**Passage for review:**
-----
Labour Party leader Sir Kier Starmer has been forced to withdraw from Wednesday’s Prime Ministers Questions (PMQs) session in Parliament after testing positive for Covid a day after delivering a key speech in Birmingham.
The Labour Party announced on Wednesday that Starmer had again contracted Covid. It was detected as part of his regular testing regime, forcing him to self-isolate for the sixth time since the pandemic began. He has received two doses of a Covid vaccine as well as a booster shot, and is not thought to have developed any symptoms, but is following government guidance to quarantine.
He had previously contracted the virus at the end of October, and had also had to self-isolate on four other occasions after coming into contact with others who had tested positive.
Starmer’s positive test result comes less than 24 hours after he set out his vision for the country during a speech in Birmingham, where he outlined his “contract with the British people” if Labour takes office at the next election.
-----
**Listed records:**
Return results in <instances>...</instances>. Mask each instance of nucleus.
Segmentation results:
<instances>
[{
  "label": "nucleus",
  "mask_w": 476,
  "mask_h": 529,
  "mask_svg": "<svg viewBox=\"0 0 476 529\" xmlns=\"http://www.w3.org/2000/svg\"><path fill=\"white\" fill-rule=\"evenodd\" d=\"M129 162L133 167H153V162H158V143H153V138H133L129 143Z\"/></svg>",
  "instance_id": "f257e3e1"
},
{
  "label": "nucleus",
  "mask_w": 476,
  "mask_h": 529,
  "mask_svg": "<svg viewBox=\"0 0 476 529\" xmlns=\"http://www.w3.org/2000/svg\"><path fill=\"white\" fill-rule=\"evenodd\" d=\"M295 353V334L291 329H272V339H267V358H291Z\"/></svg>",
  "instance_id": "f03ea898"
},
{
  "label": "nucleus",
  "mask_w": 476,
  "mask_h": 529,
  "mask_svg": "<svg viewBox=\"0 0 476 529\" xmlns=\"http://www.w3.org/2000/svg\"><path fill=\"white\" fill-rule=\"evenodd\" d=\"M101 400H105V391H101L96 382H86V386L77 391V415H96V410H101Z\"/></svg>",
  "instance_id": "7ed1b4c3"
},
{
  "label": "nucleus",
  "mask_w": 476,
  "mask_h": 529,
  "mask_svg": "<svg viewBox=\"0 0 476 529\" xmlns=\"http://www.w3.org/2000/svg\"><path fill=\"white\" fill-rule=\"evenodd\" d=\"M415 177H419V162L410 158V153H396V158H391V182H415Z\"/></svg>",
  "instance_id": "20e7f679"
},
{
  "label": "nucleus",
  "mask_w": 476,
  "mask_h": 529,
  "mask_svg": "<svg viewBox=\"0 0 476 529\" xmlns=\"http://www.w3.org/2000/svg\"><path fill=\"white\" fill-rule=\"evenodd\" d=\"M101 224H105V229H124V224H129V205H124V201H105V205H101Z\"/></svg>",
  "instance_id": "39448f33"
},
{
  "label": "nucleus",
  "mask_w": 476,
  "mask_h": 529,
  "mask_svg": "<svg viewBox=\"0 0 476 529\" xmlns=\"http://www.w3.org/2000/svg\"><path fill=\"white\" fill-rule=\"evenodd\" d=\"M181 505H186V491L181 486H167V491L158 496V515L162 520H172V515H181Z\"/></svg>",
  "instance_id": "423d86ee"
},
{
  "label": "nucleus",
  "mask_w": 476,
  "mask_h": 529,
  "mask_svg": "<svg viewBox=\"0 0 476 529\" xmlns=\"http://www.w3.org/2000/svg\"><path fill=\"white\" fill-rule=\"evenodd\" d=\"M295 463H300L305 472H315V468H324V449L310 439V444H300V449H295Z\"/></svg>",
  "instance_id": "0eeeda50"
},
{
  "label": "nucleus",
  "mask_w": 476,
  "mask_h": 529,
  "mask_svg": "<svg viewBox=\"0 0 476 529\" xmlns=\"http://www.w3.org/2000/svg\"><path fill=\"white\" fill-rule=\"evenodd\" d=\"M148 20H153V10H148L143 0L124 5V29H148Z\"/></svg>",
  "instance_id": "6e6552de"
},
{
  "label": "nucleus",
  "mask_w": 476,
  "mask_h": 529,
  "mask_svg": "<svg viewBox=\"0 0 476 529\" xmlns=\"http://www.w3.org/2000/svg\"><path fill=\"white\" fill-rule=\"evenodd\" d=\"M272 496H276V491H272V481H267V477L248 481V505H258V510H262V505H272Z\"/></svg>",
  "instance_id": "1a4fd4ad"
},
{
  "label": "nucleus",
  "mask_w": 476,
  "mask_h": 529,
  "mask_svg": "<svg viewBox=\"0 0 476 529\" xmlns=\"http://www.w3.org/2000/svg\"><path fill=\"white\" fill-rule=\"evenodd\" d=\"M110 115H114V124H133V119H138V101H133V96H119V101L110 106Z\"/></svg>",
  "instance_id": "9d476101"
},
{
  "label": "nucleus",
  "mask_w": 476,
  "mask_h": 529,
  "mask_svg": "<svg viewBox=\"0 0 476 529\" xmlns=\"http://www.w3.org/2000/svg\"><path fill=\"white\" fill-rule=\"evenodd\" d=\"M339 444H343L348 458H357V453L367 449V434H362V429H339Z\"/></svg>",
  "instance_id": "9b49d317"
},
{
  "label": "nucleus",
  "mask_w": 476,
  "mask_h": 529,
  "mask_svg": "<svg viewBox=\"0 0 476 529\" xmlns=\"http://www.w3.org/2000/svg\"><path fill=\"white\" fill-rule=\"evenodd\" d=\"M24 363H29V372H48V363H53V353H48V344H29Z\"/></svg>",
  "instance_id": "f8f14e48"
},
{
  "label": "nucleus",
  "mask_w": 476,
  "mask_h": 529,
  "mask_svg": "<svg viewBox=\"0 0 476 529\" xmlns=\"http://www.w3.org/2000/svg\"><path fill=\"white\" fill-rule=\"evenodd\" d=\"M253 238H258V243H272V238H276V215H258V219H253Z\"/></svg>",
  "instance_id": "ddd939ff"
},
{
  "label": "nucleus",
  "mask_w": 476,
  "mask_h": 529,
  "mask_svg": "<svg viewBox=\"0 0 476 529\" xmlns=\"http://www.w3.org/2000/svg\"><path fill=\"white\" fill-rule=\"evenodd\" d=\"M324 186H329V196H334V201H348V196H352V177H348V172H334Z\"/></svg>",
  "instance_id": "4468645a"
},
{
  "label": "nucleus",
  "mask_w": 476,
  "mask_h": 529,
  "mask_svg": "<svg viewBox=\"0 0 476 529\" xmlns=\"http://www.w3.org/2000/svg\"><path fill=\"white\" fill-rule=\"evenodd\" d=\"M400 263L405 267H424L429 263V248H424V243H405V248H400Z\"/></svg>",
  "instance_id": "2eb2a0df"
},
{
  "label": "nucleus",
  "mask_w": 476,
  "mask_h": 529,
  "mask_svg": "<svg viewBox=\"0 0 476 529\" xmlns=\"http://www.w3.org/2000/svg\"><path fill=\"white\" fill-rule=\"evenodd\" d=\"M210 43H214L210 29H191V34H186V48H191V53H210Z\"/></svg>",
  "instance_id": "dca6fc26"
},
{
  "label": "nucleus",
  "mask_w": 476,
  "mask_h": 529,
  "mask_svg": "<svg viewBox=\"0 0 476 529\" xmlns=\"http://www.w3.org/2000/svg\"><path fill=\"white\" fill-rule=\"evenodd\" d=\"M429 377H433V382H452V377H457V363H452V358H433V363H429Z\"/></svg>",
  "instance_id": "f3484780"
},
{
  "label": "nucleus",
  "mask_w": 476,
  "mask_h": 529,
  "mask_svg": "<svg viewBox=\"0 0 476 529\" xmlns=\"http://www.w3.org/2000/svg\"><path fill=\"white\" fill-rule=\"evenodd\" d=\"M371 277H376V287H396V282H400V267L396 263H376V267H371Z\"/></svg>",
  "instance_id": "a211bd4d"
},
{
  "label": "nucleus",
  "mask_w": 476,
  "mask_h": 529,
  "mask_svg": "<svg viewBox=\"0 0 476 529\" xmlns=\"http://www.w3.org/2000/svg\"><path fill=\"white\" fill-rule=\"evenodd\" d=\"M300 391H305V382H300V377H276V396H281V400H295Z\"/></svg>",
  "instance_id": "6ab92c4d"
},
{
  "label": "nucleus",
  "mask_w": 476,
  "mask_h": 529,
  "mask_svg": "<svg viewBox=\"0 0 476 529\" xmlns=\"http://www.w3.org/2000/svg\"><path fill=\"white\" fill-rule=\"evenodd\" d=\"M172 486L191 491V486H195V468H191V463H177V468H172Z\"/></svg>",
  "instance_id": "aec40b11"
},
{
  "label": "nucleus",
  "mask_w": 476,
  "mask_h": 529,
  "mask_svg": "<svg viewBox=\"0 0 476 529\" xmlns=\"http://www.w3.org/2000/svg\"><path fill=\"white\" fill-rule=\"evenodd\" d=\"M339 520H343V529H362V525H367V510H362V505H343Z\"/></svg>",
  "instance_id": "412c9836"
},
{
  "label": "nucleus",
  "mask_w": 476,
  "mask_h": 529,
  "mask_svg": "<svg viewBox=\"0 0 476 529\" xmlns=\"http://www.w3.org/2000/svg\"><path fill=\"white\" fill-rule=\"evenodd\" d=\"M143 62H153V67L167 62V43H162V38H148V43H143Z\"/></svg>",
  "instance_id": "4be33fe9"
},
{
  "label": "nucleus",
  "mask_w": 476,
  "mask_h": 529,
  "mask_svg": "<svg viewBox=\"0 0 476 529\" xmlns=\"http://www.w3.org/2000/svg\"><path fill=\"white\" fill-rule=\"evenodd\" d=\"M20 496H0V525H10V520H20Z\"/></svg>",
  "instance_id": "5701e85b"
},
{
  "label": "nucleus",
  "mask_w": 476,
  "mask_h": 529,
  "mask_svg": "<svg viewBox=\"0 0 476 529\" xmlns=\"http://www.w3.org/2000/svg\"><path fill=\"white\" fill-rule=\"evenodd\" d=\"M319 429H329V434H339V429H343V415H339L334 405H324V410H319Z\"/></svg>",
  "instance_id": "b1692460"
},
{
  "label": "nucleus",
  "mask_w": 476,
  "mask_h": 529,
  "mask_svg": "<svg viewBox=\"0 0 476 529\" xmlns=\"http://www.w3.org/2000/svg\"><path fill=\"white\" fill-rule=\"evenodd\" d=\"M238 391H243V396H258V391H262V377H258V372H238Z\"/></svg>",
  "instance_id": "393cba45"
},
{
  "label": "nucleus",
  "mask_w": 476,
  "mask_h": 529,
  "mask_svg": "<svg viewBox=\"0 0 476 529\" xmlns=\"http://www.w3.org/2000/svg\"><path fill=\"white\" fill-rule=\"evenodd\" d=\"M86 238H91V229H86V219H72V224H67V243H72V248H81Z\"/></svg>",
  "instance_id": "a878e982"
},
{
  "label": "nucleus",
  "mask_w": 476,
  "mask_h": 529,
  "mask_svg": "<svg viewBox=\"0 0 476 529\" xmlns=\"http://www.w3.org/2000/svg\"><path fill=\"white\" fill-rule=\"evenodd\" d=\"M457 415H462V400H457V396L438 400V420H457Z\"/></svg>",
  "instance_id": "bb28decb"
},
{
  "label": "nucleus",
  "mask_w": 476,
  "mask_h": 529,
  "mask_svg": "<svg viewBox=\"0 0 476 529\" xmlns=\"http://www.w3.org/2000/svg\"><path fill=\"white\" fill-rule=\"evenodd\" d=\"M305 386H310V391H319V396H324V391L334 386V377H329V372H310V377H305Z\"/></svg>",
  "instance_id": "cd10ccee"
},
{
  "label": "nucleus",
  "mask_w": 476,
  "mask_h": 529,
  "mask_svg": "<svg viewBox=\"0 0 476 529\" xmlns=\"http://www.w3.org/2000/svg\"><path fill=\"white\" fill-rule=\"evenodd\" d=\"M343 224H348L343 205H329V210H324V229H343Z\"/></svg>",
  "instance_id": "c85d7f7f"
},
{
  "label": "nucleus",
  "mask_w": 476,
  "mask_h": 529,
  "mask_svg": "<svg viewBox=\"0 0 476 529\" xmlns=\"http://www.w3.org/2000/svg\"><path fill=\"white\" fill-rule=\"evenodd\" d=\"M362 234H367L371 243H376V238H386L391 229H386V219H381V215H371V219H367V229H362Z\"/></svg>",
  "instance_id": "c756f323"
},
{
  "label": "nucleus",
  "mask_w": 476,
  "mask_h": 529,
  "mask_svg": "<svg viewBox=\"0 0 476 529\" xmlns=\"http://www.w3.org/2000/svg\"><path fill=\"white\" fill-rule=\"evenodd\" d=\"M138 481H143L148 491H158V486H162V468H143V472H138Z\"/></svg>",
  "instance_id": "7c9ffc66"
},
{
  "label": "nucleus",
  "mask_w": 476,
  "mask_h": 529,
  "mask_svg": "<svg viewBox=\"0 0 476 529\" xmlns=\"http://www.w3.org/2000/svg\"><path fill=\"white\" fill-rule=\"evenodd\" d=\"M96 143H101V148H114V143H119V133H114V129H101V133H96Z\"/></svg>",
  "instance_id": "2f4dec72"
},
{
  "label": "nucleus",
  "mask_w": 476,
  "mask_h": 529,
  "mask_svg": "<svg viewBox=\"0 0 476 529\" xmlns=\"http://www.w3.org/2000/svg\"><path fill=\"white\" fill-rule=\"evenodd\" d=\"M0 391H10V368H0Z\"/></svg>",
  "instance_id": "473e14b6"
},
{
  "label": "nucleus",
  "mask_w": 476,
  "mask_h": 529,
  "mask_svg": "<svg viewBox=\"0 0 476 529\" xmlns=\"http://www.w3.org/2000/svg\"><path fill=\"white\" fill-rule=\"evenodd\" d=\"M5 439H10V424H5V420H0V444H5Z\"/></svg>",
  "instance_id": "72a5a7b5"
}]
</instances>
-----
**What this exercise asks:**
1) Do the following statements agree with the news item about Starmer's positive Covid test? For each, answer yes or no and quote the deciding words of the text.
(a) Starmer had received a booster shot.
(b) Starmer was thought to have developed symptoms.
(c) The positive result came more than two days after the Birmingham speech.
2) Using the news item about Starmer's positive Covid test, explain in one to three sentences why Starmer is self-isolating even though he has no known symptoms.
3) Extend the news item about Starmer's positive Covid test, carrying on past its final paragraph.

**Task-by-task answers:**
1)
(a) Yes: "He has received two doses of a Covid vaccine as well as a booster shot"
(b) No: "is not thought to have developed any symptoms"
(c) No: "comes less than 24 hours after he set out his vision for the country"

2) His regular testing regime detected Covid, so he tested positive. He is following government guidance to quarantine. That guidance, not any symptoms, forces him to self-isolate.

3)
Present at the event were a number of local Labour MPs, regional officials, party advisers, and members of the media. After speaking, Sir Kier toured a green energy research site nearby. It is not known if anyone else he came into contact with has tested positive or is self-isolating.
The UK government’s rules currently mandate that infected people must self-isolate for 10 days from the day they test positive using a PCR test, although this can be reduced to seven if they test negative on two separate lateral flow tests taken 24 hours apart on days five and six.
Starmer’s positive result comes after the UK hit a record-high number of daily Covid cases, reporting 218,724 new infections on Tuesday, bringing the total number recorded in the past seven days to 1,269,878.